Source data:
━━━━━━━━━━

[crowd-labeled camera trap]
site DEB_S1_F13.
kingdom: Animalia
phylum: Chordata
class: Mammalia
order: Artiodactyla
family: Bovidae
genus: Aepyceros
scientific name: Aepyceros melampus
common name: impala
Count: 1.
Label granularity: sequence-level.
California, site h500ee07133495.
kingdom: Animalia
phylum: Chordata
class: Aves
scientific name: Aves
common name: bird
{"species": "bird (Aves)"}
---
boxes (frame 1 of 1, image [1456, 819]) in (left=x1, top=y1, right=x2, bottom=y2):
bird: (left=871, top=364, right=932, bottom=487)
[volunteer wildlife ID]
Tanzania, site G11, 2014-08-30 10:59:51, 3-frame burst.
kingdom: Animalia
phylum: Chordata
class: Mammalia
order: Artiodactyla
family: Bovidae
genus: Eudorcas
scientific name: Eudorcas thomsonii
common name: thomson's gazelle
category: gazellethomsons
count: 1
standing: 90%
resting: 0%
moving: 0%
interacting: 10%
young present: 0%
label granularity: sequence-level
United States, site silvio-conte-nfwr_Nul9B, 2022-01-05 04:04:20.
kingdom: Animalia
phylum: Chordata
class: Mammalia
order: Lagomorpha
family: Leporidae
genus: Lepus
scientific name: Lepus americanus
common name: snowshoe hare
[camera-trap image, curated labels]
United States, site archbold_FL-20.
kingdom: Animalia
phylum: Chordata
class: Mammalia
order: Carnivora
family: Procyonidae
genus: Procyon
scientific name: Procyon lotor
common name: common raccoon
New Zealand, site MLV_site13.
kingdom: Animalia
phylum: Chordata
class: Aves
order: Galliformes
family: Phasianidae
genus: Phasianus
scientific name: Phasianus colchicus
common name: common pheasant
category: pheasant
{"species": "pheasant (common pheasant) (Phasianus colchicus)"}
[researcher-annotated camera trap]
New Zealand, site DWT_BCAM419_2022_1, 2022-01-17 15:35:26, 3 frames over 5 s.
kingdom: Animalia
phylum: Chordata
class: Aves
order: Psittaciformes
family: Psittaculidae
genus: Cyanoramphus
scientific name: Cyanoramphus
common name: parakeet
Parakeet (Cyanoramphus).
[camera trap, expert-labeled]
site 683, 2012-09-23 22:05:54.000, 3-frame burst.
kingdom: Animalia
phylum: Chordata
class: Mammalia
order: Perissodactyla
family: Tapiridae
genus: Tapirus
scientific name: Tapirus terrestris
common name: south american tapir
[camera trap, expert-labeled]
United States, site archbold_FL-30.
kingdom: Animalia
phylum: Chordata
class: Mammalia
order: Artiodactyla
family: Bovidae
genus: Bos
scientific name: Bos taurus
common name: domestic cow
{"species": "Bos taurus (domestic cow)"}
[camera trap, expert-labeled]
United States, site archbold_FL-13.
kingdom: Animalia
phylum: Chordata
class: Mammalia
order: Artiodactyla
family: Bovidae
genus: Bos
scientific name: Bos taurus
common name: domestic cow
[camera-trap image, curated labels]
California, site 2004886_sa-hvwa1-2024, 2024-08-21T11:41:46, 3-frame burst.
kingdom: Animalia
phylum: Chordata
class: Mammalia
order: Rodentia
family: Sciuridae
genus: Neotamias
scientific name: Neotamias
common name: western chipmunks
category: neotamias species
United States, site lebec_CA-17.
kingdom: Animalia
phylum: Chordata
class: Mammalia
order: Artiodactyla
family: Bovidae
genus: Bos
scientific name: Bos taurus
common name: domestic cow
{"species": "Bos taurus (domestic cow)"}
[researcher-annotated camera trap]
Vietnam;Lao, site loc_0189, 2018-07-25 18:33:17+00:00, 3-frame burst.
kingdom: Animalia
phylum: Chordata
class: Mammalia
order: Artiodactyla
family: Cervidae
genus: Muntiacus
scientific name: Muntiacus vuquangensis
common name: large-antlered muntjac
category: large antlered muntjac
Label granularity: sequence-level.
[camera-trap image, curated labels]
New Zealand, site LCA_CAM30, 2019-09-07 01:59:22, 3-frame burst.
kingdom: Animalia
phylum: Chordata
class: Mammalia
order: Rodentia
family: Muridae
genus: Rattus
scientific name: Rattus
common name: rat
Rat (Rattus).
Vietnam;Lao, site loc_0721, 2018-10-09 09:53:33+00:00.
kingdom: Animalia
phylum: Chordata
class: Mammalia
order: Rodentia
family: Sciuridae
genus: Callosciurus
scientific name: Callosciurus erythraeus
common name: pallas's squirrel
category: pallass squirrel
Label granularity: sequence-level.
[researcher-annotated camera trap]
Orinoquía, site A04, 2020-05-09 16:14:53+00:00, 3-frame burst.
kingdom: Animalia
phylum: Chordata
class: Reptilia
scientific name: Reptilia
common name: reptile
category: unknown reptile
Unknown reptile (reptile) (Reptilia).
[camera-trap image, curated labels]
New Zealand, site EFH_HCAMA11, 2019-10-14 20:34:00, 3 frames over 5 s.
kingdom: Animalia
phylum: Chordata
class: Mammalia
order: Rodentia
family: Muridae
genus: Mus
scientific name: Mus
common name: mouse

━━━━━━━━━━

## HOW TO COMPLETE THIS TASK
Please count how many lines in the preceding records hold the word "Zealand", then give only that number.

## TASK OUTPUT
4